AIM OF THE TASK>
Reproduce word for word the passage on the German occupation and the start of the persecution of the Jewish community.

EXCERPTED TEXT>
──────

Meanwhile, a new quisling newspaper had begun to make its appearance, the “New Europe” (Néa Evropi), which devoted a great deal of its space to anti-Semitic propaganda in the full Goebbels style. But, clearly, everything was going to be done in an orderly fashion. The Germans even nominated a new president of the community to transmit their orders; and when the soi-disant Prime Minister, General Tsolacoglou, visited the city, he gave comforting reassurances to a Jewish deputation which waited on him.
For over a year no specific anti-Jewish regulations were applied. There were occasional cases of assault, Jews were arrested or even executed on other charges (e.g., of Communism, after the invasion of Russia), and there was terrible economic distress. But nothing was done against the Jewish community as such; and a false sense of security had begun to spread.
The beginning of the persecution was in a disguised form, as was the Nazi practice. It came in the summer of 1942 on Saturday, July 11, when orders were issued for all adult male Jews between the ages of eighteen and forty-five to present themselves to be enrolled for forced labor at Liberty Square, where in 1908 the Young Turks had proclaimed the new regime for all the peoples of the Ottoman Empire. Here they were kept, packed together under the broiling sun, until the afternoon, surrounded by companies of soldiers armed with machine guns, the slightest movement being savagely punished. Many were sent off immediately to malaria-stricken areas where they worked in the sun ten hours a day, with inadequate rations. Within ten weeks, 12 per cent of those taken had died.
Ultimately, after prolonged negotiations, the Germans agreed to exempt the Jews from forced labor in return for a ransom of two and a half billion drachmae, equivalent to about 40,000 US gold dollars. The bulk of the sum was raised, with enormous difficulty. It seemed that the community was saved.

──────

INFORMATION PROVIDED>
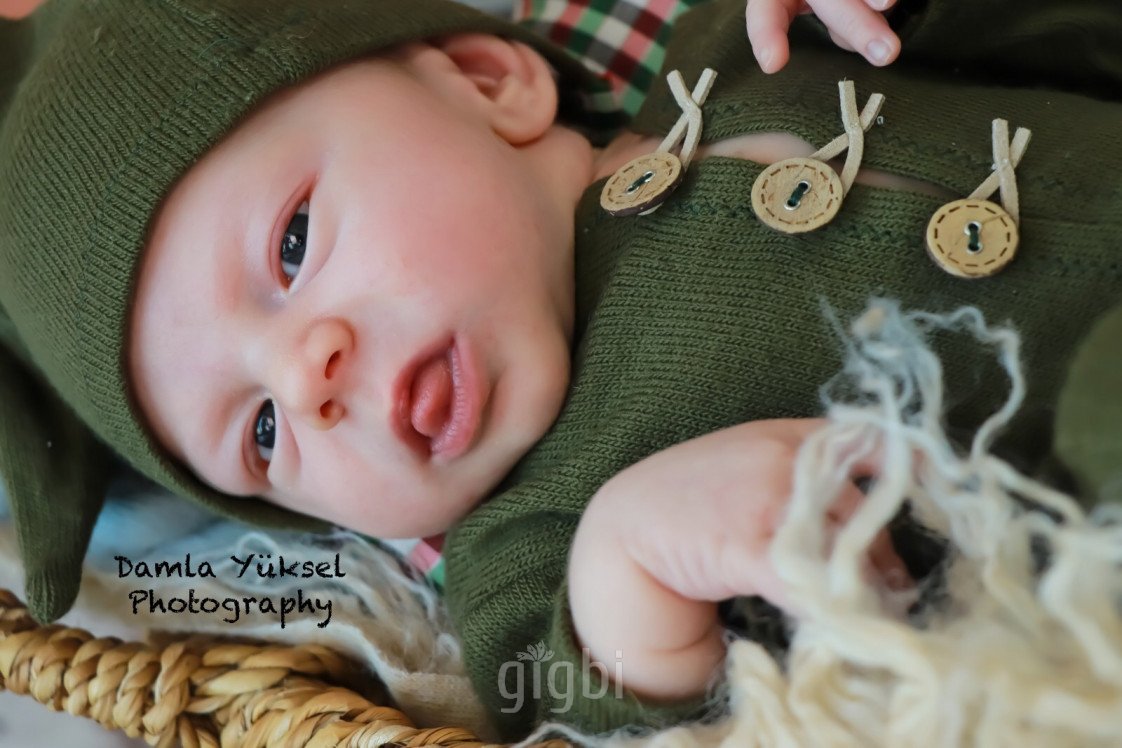 Damla Yüksel Photography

──────

THE COMPLETED TASK>
Meanwhile, a new quisling newspaper had begun to make its appearance, the “New Europe” (Néa Evropi), which devoted a great deal of its space to anti-Semitic propaganda in the full Goebbels style. But, clearly, everything was going to be done in an orderly fashion. The Germans even nominated a new president of the community to transmit their orders; and when the soi-disant Prime Minister, General Tsolacoglou, visited the city, he gave comforting reassurances to a Jewish deputation which waited on him.
For over a year no specific anti-Jewish regulations were applied. There were occasional cases of assault, Jews were arrested or even executed on other charges (e.g., of Communism, after the invasion of Russia), and there was terrible economic distress. But nothing was done against the Jewish community as such; and a false sense of security had begun to spread.
The beginning of the persecution was in a disguised form, as was the Nazi practice. It came in the summer of 1942 on Saturday, July 11, when orders were issued for all adult male Jews between the ages of eighteen and forty-five to present themselves to be enrolled for forced labor at Liberty Square, where in 1908 the Young Turks had proclaimed the new regime for all the peoples of the Ottoman Empire. Here they were kept, packed together under the broiling sun, until the afternoon, surrounded by companies of soldiers armed with machine guns, the slightest movement being savagely punished. Many were sent off immediately to malaria-stricken areas where they worked in the sun ten hours a day, with inadequate rations. Within ten weeks, 12 per cent of those taken had died.
Ultimately, after prolonged negotiations, the Germans agreed to exempt the Jews from forced labor in return for a ransom of two and a half billion drachmae, equivalent to about 40,000 US gold dollars. The bulk of the sum was raised, with enormous difficulty. It seemed that the community was saved.